Lagnon cerró los ojos para no ver el rostro compungido del ergolita o para no aplastarle su rojiza faz.
—Se le pagarán los pasajes —escuchó decir al comandante.
* * *
Lorena entró en el despacho de su padre, de forma violenta. Había tardado más de lo previsto en regresar a la nave. Como ella usó la cinta transportadora, el vehículo ya estaba al pie del carguero cuando los tripulantes le dijeron lo que sucedía, con toda clase de detalles.
—Papá, no debemos consentir que nuestra nave se convierta en un medio para transportar esclavos…
Lagnon estaba sentado detrás de su mesa, e hizo un gesto a su hija para que se callase. Entonces, Lorena vio que su padre no estaba solo. Sentado frente él, estaba el hombre vestido de escarlata que interviniera en el mercado a favor del esclavo rubio, salvándole la vida y reclamando ser su nuevo dueño.
En un rincón, sentado y sin los grilletes, se hallaba el esclavo, lleno de cardenales y sucio. Sonrió, mostrando sus dientes blancos, al entrar Lorena. Incluso intentó galantemente ponerse de pie, pero debía estar muy agotado porque no lo consiguió.
En cambio, el hombre alto y delgado se incorporó, e hizo una leve inclinación ante Lorena.
—Me llamo Volkar, y será un placer viajar en tan grata compañía, señorita. Presumo que usted es la hermosa hija del capitán Lagnon.
Lorena se sintió turbada, pero reaccionó en seguida, y se encaró con el capitán.

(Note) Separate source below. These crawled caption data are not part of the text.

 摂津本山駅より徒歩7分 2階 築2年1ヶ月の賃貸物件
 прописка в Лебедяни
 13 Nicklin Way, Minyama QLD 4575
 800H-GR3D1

—Nadie puede obligarte a llevar un esclavo a bordo, papá. Es indignante. Las leyes imperiales te amparan.
—Cálmate, hija, y escucha primero…
—No tengo nada que escuchar, Yo presencié, apenas hace una hora, en el mercado, cómo golpeaban a este infeliz, y casi lo matan si no…

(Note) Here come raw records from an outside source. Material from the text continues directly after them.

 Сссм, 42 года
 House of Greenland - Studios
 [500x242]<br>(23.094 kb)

Se detuvo Lorena, y miró al llamado Volkar, quien le volvió a sonreír, añadiendo:
—Tiene razón, señorita. Lo hubieran matado, si no llego a intervenir yo. Por suerte, estaba detrás de él, y acudí en el momento justo.
—De todas formas, no podemos llevarles a la Tierra. Ni aunque lo ordene el mismísimo virrey de Dail. Sólo las naves esclavistas con licencia pueden importar de Ergol un esclavo.
—Es que nosotros viajaremos sin ningún esclavo a bordo —dijo Volkar, sin perder la sonrisa.
Lorena miró confusa primero a su padre y luego al esclavo, quien, desde la silla, rió sonoramente.
—Tengo el honor —dijo Volkar, señalando al joven rubio— de presentarle, señorita Lagnon, a Lan Dioh, hombre libre del Imperio.
La muchacha miró a Lan Dioh, quien ya no llevaba el collar de acero alrededor del cuello. Sólo tenía una delgada pulsera en la muñeca derecha, pero aquello parecía más un adorno que un distintivo de esclavo.